THE BUZZ: Vellutini is a successful entrepreneur (Eureka Baking Co.and Ash has strong historic preservation credentials, but their development experience is limited to two Old Town building renovations. Parking is a problem: there is none.

3 Waterfront Hotel

BACKGROUND: 2 acres between C and D. Bought in 1995 for $503,000. Existing buildings will be moved or demolished.

DEVELOPERS: Thunderbird Inn owners Gary and Margaret Stone and hotel developer C.R. Gibb, who developed Waterfront Plaza Hotel in Oakland; Architect Robert Gianelli designed county library.

CONCEPT: 90 rooms, three floors with courtyard.

THE BUZZ: Makes sense economically because of high demand for waterfront rooms.
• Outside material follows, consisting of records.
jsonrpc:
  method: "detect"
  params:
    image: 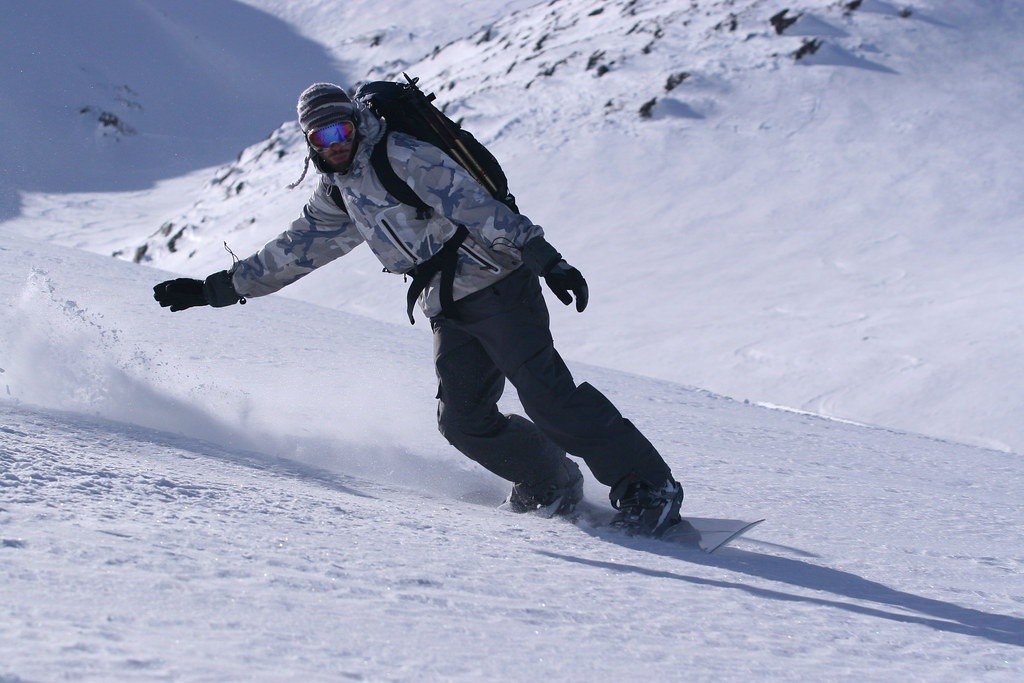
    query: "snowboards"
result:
[503,486,765,554]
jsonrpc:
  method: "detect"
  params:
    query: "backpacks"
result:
[321,72,520,326]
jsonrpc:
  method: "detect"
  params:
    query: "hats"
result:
[284,83,387,193]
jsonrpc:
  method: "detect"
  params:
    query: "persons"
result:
[153,82,683,541]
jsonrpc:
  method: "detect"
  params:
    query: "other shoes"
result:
[607,479,684,540]
[498,458,584,521]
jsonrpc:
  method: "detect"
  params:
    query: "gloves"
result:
[153,240,248,313]
[490,233,589,313]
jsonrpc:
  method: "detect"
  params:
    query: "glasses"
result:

Contrary to initial rendering, will likely be only 3 stories with courtyard facing south.

4 Humboldt Fisherman's Marketing Assoc. Project

BACKGROUND: 1 acre at foot of C. Bought in 1996 for $361,000. Landing/Lazio's building will be torn down.

DEVELOPERS: Humboldt Fisherman's Marketing Association.
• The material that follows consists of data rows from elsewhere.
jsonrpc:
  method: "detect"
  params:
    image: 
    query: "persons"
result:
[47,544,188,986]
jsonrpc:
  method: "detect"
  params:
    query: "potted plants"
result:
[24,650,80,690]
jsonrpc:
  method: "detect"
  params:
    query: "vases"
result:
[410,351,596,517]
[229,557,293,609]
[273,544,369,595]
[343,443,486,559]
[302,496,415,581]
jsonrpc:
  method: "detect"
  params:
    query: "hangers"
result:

CONCEPT: Icon of the working port. A reproduction of original steamship transit building that later became Lazio's Fish Co. Will combine fishermen's work area, fish-buying and processing with visitor access and fresh seafood sales.
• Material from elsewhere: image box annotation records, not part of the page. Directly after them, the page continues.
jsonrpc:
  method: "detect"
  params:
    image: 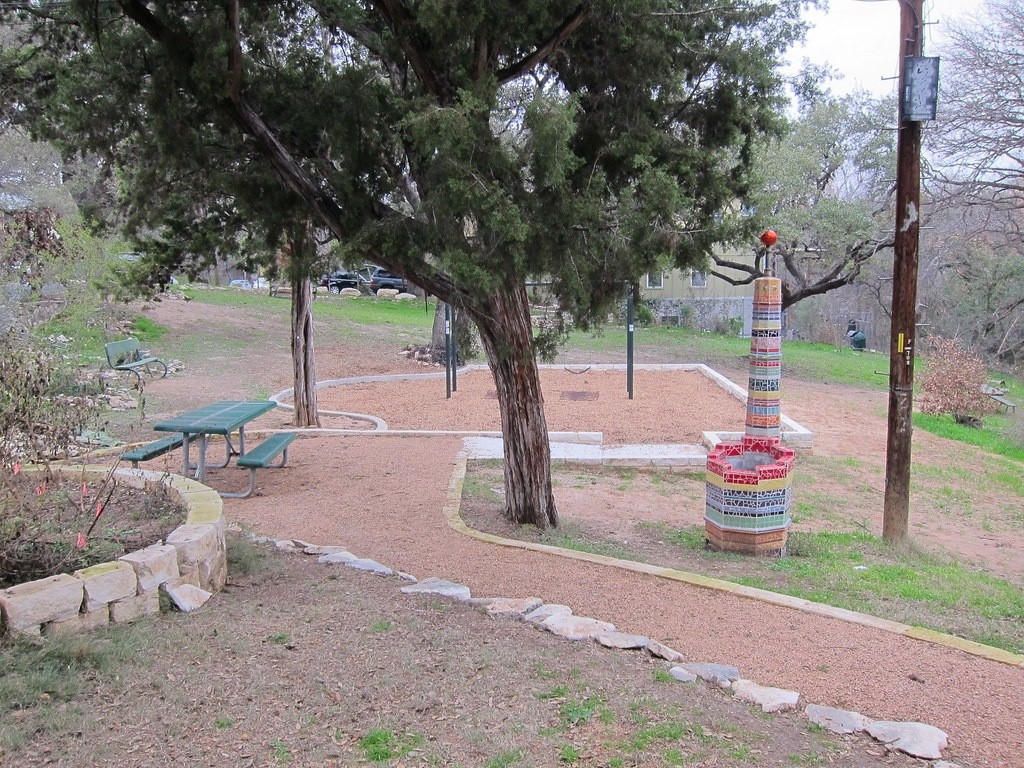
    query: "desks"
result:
[153,400,278,497]
[979,384,1002,398]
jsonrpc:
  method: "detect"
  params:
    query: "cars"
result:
[229,279,251,288]
[112,252,147,275]
[320,265,378,294]
[253,278,270,289]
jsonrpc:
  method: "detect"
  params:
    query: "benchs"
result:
[120,433,201,473]
[237,431,299,498]
[990,396,1017,413]
[104,337,169,389]
[269,282,317,301]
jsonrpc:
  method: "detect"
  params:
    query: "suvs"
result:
[370,267,407,296]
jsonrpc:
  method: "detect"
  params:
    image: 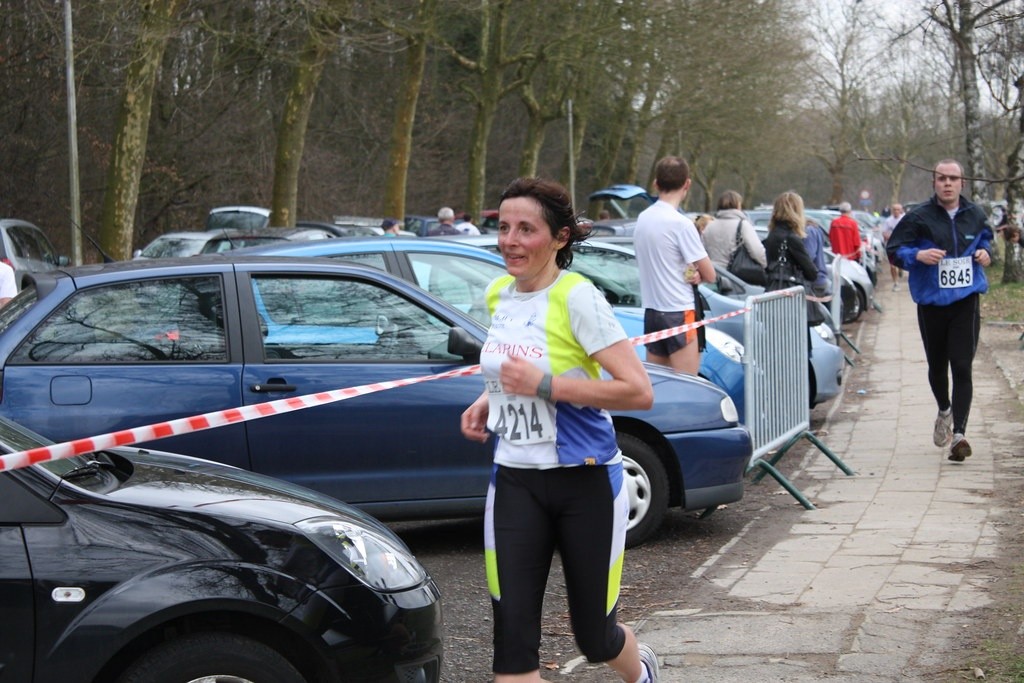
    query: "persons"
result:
[887,159,994,462]
[801,216,826,297]
[700,191,767,270]
[426,206,461,237]
[600,210,609,220]
[378,218,404,236]
[459,177,658,683]
[994,205,1024,249]
[632,156,717,377]
[829,202,862,264]
[0,262,17,308]
[873,203,906,291]
[456,213,481,235]
[763,192,825,409]
[694,214,716,235]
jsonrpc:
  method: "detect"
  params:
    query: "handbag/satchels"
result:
[764,232,825,327]
[727,218,766,286]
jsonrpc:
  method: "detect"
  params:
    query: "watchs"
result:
[534,372,553,400]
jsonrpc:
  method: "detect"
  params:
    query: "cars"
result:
[145,234,766,427]
[0,254,755,551]
[0,413,446,683]
[0,184,923,416]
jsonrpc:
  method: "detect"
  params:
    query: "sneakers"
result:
[933,404,953,447]
[948,434,972,462]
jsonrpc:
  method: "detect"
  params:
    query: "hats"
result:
[382,217,400,230]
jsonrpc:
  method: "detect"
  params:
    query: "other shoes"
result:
[638,643,660,683]
[892,283,900,292]
[898,268,906,278]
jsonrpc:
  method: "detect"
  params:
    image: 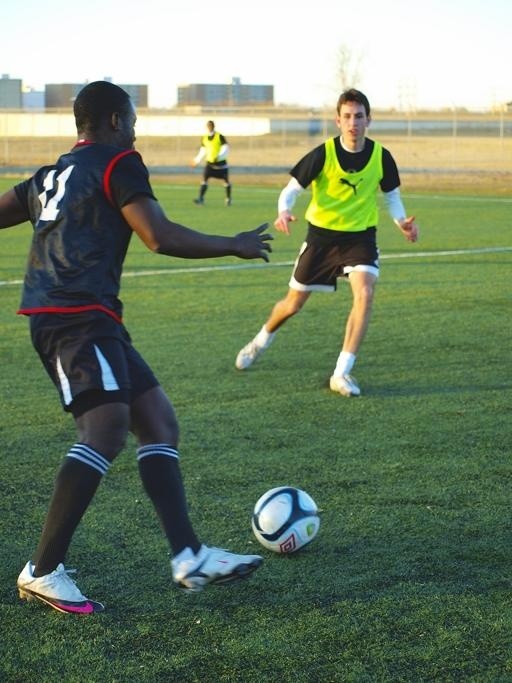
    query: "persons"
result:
[2,77,279,618]
[188,120,236,206]
[234,85,419,397]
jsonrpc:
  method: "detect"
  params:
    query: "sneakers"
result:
[235,341,266,370]
[193,198,203,205]
[170,544,264,593]
[226,199,231,205]
[16,561,105,615]
[330,375,361,397]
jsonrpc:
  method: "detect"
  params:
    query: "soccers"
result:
[254,485,320,553]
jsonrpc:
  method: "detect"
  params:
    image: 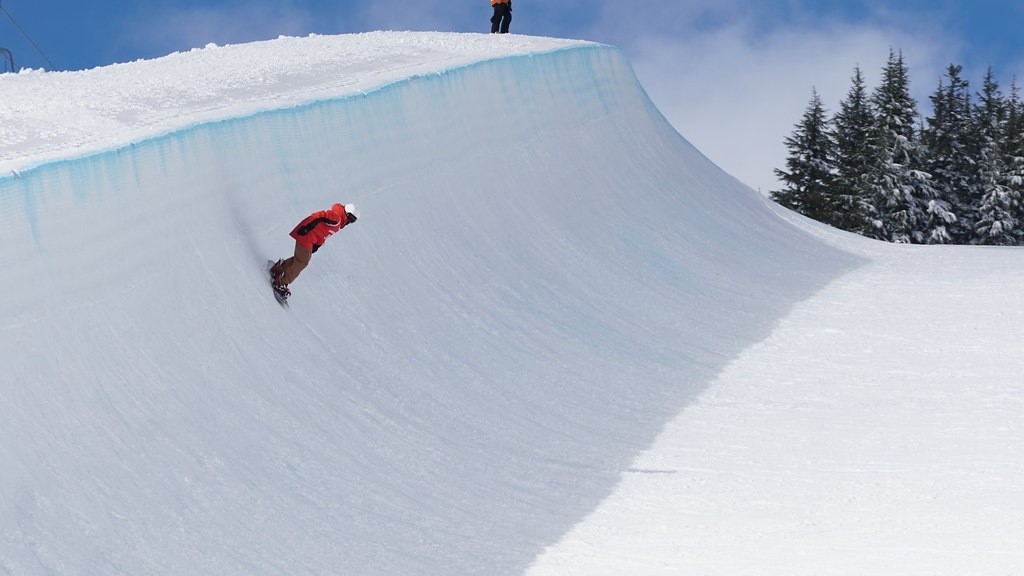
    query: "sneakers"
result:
[270,258,285,275]
[270,274,291,298]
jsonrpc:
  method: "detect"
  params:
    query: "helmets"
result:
[345,204,360,219]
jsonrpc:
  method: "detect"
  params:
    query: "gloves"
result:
[312,244,321,253]
[296,225,307,236]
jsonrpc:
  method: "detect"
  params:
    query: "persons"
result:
[490,0,512,34]
[269,203,360,305]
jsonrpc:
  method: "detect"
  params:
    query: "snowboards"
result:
[273,257,290,310]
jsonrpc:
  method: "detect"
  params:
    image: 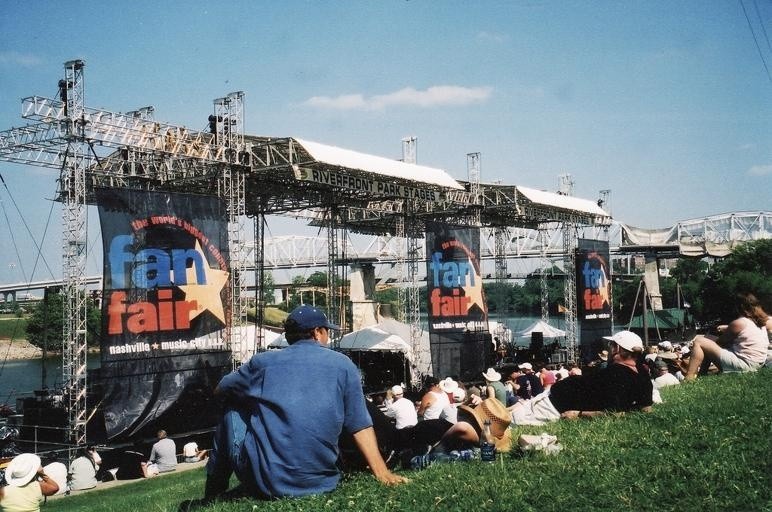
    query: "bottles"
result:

THE BUZZ: HFMA seeking federal development grant, but they note that lots more money will be needed to make it happen.


5 H.H. Buhne Building will likely be moved to First and C, and restored as the new site of the Humboldt Bay Maritime Museum.

6 Condos at foot of F Street. Owner Rita Sicard hopes to develop condominium complex with boat dock.

7 Rynecki Co. Developers of 4-year-old faux Victorian at First and H may build another one across the street if the city extends First Street east to connect with Waterfront Drive.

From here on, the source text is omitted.